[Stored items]
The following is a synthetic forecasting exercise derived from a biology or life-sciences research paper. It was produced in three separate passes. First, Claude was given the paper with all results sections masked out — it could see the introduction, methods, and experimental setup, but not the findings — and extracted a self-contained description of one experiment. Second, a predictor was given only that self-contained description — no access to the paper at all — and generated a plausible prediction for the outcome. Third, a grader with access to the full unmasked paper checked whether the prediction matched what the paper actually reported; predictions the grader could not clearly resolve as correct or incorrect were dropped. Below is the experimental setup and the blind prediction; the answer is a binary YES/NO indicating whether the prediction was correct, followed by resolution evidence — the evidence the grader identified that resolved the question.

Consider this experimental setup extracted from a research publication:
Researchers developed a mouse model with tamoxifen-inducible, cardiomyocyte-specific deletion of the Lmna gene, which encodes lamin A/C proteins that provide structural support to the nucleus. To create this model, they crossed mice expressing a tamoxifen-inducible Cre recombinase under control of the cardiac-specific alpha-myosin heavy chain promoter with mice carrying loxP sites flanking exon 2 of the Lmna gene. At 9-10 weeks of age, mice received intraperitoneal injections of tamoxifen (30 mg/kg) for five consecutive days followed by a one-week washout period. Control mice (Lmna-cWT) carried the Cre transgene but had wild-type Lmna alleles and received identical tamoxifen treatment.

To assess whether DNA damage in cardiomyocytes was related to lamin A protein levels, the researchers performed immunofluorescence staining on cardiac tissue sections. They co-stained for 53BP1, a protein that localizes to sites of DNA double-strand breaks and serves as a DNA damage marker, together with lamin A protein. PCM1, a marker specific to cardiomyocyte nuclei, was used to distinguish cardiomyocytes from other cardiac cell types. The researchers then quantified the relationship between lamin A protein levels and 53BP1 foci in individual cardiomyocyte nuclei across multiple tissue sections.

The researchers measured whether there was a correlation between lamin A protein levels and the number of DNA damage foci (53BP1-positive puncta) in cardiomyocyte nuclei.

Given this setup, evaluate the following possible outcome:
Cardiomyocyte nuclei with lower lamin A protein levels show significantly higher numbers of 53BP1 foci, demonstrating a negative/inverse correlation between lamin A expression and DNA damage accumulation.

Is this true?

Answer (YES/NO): YES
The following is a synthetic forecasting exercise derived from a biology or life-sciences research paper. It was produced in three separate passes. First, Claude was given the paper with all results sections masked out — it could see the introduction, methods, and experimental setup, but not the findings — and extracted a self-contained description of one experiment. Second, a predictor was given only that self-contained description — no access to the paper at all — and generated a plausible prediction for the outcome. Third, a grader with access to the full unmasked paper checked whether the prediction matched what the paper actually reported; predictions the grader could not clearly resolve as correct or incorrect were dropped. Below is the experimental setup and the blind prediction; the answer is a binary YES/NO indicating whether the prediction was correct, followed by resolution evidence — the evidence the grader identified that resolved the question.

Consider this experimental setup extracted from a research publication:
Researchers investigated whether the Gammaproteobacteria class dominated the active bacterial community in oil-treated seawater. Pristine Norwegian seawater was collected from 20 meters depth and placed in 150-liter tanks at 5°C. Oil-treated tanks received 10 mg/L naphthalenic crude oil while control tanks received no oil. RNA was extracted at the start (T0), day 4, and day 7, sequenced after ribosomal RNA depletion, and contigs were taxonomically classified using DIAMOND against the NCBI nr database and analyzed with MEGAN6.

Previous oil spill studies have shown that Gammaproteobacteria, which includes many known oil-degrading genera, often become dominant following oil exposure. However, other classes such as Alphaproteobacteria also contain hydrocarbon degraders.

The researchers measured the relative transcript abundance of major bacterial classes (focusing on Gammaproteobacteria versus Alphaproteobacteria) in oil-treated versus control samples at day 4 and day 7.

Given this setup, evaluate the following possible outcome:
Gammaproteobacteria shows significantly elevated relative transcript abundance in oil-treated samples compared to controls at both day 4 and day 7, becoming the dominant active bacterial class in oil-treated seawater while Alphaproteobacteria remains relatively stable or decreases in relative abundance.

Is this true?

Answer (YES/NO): NO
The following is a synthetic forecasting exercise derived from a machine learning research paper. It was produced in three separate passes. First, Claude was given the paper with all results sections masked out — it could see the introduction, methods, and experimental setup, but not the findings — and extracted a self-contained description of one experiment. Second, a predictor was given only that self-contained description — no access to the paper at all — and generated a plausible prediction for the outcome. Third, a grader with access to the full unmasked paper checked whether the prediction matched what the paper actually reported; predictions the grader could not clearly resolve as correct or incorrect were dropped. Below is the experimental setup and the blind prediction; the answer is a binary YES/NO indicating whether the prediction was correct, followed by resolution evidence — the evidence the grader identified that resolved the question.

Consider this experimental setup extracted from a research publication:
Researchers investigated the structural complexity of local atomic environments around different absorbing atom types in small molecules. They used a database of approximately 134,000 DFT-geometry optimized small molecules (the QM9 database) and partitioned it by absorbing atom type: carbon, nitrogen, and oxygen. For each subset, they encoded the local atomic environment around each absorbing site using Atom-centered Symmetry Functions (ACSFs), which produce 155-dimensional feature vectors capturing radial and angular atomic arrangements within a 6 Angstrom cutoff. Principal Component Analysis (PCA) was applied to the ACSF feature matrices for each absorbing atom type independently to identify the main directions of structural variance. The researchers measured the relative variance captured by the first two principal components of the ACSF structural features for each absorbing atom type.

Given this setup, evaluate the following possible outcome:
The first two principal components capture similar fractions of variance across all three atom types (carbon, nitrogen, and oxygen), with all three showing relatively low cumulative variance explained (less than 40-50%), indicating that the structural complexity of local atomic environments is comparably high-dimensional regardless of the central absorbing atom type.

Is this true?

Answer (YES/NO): NO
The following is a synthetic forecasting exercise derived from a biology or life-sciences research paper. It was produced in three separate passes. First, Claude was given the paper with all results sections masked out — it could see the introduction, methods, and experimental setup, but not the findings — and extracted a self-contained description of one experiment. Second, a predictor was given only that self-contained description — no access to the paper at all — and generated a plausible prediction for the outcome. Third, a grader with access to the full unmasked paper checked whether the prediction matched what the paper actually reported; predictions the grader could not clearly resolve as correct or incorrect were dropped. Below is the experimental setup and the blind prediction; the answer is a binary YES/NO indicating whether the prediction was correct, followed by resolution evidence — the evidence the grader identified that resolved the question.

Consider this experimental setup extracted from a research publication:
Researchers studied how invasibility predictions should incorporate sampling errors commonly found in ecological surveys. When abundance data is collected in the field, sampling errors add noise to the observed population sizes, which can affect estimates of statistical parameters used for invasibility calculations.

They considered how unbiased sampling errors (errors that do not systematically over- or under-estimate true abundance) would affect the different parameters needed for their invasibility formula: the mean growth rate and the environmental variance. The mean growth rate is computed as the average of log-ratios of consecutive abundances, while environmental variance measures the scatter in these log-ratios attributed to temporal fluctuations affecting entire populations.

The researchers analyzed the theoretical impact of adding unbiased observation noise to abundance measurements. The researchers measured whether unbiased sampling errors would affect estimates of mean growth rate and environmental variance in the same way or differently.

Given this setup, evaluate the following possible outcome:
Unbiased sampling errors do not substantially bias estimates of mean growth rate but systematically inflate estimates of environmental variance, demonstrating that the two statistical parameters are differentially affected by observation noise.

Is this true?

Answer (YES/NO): YES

*Goal of the exercise*: Please count the lines above that contain the string "significantly" and reply with the number alone.

*Output of the exercise*: 2